Notre société, comme celle du temps de Noé, n’endort-elle pas beaucoup d’hommes par son progrès matériel pour se réveiller brutalement quand survient le déluge de la crise, la récession, le changement climatique, le chômage. L’Avent nous invite à nous interroger sur tout ça. Après cet avertissement, Jésus ne nous décourage pas. Il nous propose une recette qu’il résume en un seul mot : Veillez

Veiller c’est revêtir le Christ

Comment veiller ? Saint Paul qui a été réveillé par le Christ n’hésite pas à nous donner sa recette : C’est le moment, l’heure est venue de sortir de votre sommeil. Rejetons les œuvres des ténèbres, revêtons-nous des armes de la lumière. Conduisons-nous honnêtement, comme on le fait en plein jour, sans orgies, sans luxure ni débauche, sans rivalités ni jalousie, mais revêtez-vous du Seigneur Jésus Christ. Oui veiller c’est revêtir le Christ. Cela ne va pas sans rappeler qu’il a choisi la voix de la fragilité, de l’abaissement, du renoncement.

La liturgie de l’Avent est alors importante pour nous empêcher de nous installer dans le moment présent. Elle vient nous rappeler que nous sommes en situation de cheminement. Qu’il y a un avant et un après. Et la beauté de ce cheminement est que Jésus marche avec nous sur la route, comme avec les disciples d’Emmaüs tout en étant en même temps Celui-là même que nous rencontrerons au bout du chemin.  

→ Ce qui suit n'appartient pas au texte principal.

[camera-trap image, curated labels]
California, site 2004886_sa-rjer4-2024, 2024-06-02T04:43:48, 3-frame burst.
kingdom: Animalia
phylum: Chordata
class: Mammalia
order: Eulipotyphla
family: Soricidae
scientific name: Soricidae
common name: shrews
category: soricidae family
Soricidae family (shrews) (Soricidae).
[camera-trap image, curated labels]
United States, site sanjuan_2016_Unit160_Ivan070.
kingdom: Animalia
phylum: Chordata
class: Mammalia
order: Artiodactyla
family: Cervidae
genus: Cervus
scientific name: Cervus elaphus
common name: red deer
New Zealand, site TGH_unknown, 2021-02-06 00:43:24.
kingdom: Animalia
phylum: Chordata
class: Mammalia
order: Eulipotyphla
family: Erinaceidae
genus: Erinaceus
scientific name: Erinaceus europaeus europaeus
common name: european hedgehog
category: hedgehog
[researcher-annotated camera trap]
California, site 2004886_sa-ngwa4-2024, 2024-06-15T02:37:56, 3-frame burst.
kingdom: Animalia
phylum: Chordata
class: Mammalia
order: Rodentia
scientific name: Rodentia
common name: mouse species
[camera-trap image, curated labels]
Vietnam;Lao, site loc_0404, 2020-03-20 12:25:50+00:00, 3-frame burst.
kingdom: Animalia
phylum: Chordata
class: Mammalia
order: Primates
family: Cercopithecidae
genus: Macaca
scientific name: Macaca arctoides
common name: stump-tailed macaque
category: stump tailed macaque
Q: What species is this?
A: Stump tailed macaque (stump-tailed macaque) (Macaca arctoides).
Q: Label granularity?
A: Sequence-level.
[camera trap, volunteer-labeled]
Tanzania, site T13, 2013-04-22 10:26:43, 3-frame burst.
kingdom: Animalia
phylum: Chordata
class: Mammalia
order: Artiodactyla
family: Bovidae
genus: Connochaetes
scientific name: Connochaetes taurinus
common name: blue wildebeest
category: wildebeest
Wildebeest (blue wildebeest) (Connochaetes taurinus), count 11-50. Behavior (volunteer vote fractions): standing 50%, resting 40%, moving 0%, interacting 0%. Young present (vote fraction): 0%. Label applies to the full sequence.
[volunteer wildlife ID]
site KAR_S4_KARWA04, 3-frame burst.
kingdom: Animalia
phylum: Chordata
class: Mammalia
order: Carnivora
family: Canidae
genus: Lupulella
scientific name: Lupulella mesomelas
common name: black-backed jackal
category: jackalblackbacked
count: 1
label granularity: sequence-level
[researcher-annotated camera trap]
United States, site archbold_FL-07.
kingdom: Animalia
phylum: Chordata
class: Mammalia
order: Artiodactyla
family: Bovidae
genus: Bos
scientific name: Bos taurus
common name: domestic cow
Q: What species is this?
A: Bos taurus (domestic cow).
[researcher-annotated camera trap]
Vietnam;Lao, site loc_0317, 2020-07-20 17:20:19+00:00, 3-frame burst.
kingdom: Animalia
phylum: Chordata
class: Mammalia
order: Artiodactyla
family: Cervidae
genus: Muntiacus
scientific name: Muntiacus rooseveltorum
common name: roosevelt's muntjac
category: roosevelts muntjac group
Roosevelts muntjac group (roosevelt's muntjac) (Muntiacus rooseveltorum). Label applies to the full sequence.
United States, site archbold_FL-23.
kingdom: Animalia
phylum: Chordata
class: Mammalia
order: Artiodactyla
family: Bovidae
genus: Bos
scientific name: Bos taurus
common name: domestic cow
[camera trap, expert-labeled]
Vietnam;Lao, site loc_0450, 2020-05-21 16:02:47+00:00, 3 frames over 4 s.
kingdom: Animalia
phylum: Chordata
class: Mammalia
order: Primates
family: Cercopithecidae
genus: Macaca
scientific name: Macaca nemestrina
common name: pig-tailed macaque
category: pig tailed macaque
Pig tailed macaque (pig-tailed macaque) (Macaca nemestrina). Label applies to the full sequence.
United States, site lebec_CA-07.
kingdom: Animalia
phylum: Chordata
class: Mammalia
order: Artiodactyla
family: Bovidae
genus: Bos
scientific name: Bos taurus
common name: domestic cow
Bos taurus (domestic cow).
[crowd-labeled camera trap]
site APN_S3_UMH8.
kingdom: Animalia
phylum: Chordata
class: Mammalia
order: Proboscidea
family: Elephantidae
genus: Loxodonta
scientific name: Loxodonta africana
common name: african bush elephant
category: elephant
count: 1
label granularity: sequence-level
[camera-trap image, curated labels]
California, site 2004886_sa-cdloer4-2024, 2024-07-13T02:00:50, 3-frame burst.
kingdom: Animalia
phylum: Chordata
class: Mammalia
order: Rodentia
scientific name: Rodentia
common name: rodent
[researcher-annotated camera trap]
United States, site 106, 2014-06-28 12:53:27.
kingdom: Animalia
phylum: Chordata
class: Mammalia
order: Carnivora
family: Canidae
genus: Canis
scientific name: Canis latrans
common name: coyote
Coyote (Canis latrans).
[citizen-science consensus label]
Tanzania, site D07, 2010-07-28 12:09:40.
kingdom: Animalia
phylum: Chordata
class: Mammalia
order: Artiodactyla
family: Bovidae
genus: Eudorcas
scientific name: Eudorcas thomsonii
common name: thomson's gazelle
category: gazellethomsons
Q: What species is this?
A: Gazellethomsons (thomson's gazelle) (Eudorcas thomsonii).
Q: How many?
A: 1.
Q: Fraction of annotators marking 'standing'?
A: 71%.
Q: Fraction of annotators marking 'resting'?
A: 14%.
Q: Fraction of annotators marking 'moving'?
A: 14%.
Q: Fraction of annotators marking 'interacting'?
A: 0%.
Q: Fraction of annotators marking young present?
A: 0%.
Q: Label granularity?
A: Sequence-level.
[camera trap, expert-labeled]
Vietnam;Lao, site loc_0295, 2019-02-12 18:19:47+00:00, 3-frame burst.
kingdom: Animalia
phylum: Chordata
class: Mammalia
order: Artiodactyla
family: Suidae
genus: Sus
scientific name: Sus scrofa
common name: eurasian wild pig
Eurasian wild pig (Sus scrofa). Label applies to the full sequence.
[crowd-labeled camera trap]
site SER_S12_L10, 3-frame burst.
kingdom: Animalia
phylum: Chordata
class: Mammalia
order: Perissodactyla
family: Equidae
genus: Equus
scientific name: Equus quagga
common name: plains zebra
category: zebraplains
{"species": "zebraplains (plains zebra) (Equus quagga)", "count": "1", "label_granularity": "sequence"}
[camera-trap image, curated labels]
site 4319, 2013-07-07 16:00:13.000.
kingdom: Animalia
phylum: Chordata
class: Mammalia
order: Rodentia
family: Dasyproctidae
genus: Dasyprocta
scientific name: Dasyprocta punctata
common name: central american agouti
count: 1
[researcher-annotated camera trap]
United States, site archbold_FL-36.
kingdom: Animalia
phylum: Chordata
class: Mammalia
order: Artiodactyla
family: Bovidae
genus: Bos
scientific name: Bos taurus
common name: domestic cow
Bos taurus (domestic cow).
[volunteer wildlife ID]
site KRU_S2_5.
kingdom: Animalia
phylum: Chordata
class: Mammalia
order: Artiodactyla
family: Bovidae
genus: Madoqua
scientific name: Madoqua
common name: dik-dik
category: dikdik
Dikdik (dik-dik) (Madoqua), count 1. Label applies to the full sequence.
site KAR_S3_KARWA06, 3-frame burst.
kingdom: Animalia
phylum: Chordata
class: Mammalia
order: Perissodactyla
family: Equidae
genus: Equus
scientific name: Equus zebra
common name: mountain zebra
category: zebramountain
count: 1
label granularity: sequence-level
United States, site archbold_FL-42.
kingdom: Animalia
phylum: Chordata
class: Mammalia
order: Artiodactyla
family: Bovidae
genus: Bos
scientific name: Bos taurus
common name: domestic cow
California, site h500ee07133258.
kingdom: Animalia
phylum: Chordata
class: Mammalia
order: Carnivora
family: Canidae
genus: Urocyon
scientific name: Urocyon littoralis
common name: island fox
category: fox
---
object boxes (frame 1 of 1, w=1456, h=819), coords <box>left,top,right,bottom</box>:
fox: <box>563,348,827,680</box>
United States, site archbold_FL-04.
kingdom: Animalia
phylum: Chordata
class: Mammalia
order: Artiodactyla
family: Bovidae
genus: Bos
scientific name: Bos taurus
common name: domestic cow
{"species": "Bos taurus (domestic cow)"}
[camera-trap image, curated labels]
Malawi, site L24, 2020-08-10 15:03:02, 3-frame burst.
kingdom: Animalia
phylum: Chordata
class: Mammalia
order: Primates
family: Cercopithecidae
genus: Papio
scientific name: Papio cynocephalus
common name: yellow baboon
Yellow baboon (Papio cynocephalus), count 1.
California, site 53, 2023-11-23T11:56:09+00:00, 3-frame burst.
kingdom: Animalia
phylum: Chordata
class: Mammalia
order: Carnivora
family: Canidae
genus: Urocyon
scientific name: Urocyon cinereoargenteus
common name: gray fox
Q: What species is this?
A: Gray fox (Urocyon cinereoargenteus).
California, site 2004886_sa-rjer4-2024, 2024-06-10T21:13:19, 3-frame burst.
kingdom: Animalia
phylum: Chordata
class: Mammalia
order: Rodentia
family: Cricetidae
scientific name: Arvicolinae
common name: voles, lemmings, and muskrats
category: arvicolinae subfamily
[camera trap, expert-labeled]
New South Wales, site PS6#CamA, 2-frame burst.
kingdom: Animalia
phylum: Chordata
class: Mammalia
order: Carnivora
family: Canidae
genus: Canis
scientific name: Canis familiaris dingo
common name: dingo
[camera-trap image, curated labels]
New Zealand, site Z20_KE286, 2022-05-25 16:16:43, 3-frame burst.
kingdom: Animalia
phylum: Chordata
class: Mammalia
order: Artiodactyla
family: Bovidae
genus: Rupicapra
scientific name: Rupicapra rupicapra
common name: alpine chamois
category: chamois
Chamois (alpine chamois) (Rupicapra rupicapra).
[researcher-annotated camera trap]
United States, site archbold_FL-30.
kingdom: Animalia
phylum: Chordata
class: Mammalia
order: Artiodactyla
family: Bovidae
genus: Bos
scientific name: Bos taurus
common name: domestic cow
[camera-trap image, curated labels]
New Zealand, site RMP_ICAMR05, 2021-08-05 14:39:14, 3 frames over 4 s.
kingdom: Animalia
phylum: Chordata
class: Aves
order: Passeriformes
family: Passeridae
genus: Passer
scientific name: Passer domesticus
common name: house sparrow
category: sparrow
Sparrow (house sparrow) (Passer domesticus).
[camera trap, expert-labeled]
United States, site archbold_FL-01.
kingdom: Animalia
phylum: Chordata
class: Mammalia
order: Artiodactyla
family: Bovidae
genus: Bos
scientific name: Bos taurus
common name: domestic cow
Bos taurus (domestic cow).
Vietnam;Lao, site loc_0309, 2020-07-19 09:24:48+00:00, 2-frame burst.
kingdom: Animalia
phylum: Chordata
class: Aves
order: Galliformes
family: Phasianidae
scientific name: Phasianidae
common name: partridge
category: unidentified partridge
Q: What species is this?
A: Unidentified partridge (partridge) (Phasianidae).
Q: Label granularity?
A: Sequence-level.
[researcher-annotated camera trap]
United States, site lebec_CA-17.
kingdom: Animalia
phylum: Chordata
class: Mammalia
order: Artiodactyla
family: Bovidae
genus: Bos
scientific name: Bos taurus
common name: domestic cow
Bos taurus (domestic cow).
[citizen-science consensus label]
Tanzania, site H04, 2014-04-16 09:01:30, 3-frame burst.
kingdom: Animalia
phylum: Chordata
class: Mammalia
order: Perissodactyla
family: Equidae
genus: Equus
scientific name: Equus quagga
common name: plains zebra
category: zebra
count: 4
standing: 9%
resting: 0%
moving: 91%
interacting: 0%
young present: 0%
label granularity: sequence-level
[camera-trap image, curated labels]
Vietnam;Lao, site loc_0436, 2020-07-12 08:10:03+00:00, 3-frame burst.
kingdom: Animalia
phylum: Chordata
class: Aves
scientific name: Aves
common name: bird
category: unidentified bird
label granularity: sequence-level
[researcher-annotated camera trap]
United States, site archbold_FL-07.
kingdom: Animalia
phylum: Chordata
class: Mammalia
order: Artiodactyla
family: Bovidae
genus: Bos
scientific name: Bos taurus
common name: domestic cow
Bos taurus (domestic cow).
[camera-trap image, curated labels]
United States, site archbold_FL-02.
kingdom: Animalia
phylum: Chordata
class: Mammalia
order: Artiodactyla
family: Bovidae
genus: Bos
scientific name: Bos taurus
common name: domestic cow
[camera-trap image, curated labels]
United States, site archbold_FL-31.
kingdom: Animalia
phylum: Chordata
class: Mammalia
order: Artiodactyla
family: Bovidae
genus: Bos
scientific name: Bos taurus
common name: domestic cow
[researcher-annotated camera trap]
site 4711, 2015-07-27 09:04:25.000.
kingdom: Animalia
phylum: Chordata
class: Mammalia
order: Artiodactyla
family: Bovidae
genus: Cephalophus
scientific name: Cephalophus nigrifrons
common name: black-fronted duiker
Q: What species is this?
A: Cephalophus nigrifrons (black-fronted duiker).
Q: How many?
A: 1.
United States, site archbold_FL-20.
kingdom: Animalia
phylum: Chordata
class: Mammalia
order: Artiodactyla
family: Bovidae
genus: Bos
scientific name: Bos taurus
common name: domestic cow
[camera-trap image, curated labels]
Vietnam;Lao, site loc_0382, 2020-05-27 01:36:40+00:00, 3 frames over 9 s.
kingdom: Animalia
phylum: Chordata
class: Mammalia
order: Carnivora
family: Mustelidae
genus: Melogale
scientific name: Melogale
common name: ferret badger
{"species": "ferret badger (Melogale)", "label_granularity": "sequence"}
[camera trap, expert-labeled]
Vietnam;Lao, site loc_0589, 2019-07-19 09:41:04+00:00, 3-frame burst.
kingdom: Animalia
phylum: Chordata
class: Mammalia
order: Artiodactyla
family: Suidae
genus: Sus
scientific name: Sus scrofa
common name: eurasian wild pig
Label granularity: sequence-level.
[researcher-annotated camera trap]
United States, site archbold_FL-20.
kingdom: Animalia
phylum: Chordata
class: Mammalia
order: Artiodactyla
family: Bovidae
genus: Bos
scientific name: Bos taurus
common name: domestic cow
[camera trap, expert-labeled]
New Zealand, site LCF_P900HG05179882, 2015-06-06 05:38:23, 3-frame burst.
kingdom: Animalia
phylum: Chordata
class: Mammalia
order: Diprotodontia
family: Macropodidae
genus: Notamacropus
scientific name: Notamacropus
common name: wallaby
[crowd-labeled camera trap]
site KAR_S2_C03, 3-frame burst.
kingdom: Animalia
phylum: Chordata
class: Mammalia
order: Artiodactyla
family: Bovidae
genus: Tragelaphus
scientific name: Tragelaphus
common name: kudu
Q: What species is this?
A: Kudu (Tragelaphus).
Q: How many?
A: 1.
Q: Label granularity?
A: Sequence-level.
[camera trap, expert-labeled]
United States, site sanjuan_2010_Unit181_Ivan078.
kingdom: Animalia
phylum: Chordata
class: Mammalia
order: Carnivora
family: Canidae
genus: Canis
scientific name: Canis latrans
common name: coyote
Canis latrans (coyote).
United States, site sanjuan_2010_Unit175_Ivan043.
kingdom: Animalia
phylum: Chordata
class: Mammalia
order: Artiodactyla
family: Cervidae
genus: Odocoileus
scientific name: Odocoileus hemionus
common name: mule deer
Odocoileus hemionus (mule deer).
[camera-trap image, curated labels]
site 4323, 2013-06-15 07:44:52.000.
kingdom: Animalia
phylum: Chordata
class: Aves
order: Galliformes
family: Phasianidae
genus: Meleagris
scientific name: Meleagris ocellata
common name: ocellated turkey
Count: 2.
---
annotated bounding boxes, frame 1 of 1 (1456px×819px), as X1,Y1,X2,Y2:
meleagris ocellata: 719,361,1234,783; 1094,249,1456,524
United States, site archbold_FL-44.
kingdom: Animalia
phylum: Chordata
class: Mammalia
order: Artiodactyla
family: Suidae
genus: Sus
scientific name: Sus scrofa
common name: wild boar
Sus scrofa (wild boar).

L’évangéliste Matthieu Il fait appel à une attitude de  » vigilance  » et d’ » attention « . Il faut vivre les yeux ouverts, vigilants. C’est le temps de faire comme Noé qui vit venir le déluge et fit des préparatifs en conséquence, malgré l’ironie de ses concitoyens. Être éveillé signifie non seulement ne pas s’endormir sur nos lauriers, dans l’insouciance, comme au temps de Noé, mais cela signifie aussi veiller avec Jésus, l’accompagner dans sa montée vers Jérusalem et sur la croix. Cela signifie ne pas le laisser seul devant sa mort, point culminant de sa lutte contre les structures injustes.

Je vous soumets pour finir cette réflexion du Père Armand Veilleux, il dit ceci :

Faire notre part…

Dans le contexte des nombreux conflits armés qui défigurent aujourd’hui encore l’humanité, la prophétie d’Isaïe (1ère lecture) résonne comme un énorme reproche mais aussi comme le fondement de notre espérance.  » De leurs épées ils forgeront des socs de charrue, et de leurs lances, des faucilles  » prophétisait Isaïe,  » On ne lèvera plus l’épée nation contre nation, on ne s’entraînera plus pour la guerre. « 

Si toutes les armes utilisées actuellement dans les conflits qui ravagent la planète étaient transformées en socles de charrue et en faucilles, il y aurait de quoi labourer toute la planète et de quoi procurer à manger aux milliards d’êtres humains qui souffrent de la faim. Il nous est demandé de faire notre part, chacun à son niveau. Et pour cela il faut que nous transformions toutes les épées et toutes les lances de nos petits conflits quotidiens en autant d’instruments de travail pouvant servir à la construction de la communauté humaine et d’une société plus aimante et plus conforme au plan de Dieu.

1er DIMANCHE DE L’AVENT
Lectures bibliques : Isaïe 2, 1-5; Psaume 121, 3-4ab, 4cd, 6-7, 8-9; Romains 13, 11-14a; Matthieu 24, 37-44

Homélie du 24 novembre 2019 (Lc 23, 35-43)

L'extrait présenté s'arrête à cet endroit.